> Quellenauszug
%%
Wer einen TikTok-Account hat, konnte direkt nach dem Einmarsch Putins in die Ukraine die ersten Videos vom Angriff sehen. Unmittelbar und ungefiltert ist der Krieg über die App direkt erlebbar. Aber was über die Bildschirme läuft, entspricht nicht immer der Wahrheit und Realität.

TikTok-Live: POV-Einstellung, das Bild wackelt, Schluchzen ist zu hören, hektisches rennen von Raum zu Raum. Wir sehen, wie Taschen und Koffer gepackt werden, schneller Schritt zum Fenster, Blick raus auf die Straße; wir befinden uns in einem Hochhaus. Neben dem Schluchzen hört man Schüsse und Sirenen. Der Ablauf wiederholt sich, während die Kommentare schnell nacheinander reinkommen: Viele Zuschauer*innen erkennen, dass es sich um ein Fake-Video handelt; andere jedoch nicht.
%%
> Übungsdaten
%%
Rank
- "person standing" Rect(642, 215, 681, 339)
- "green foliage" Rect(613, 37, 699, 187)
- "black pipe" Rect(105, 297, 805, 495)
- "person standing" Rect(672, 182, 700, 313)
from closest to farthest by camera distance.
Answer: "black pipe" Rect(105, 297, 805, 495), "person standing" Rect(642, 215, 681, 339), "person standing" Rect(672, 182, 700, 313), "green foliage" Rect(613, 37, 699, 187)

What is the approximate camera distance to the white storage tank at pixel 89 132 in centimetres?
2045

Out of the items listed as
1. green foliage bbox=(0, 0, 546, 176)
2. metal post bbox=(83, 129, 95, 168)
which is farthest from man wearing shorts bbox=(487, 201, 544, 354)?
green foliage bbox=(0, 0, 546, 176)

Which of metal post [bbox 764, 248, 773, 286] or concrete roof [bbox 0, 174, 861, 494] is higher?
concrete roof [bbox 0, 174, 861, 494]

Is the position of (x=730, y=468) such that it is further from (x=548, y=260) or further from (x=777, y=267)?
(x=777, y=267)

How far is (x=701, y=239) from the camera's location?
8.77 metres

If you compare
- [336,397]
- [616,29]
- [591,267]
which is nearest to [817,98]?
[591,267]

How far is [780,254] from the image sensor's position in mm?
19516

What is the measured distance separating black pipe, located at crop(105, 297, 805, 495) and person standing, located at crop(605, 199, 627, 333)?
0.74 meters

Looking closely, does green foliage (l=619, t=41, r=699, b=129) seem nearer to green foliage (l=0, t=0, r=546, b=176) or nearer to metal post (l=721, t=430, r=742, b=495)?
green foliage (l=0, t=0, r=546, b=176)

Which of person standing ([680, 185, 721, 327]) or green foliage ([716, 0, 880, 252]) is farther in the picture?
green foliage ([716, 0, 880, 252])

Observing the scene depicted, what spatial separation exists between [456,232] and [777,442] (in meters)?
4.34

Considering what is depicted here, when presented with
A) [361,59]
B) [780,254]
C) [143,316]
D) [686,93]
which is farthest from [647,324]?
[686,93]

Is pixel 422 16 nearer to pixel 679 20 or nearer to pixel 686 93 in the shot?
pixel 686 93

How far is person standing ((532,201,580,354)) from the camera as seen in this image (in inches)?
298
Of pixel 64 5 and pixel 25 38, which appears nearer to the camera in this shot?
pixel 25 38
%%
Führen Sie den Text über Kriegsvideos auf TikTok nach seinem letzten Satz fort. Die Datensätze sind eigenständiges Material und gehören nicht zum Text.

Das Live-Video wird gemeldet und die Übertragung schließlich beendet. Täglich tauchen neue Videos auf; viele davon Fakes, die Bild- und Audiomaterial verwenden, das aus dem Zusammenhang gerissen wurde. Ziel solcher Videos ist es oft, Views und Likes zu generieren – und somit Geld zu verdienen. Aber es geht auch um die gezielte Platzierung von Falschinformationen, darum, die Meinung der Öffentlichkeit in die eine oder andere Richtung zu lenken. Nicht erst seit heute ist Social Media für viele die wichtigste Informationsquelle. Die Macht der Bilder ist besonders auf TikTok zu spüren, denn auf keiner anderen Plattform kann ein Video so schnell viral gehen. Im Vergleich zu Facebook und Co. passiert dies ungefiltert und ohne Kontext: Auch wenn man zuvor keine Videos zur Ukraine oder Russland gesehen oder geliked hat, können solche Clips plötzlich auf der eigenen ForYou-Page auftauchen.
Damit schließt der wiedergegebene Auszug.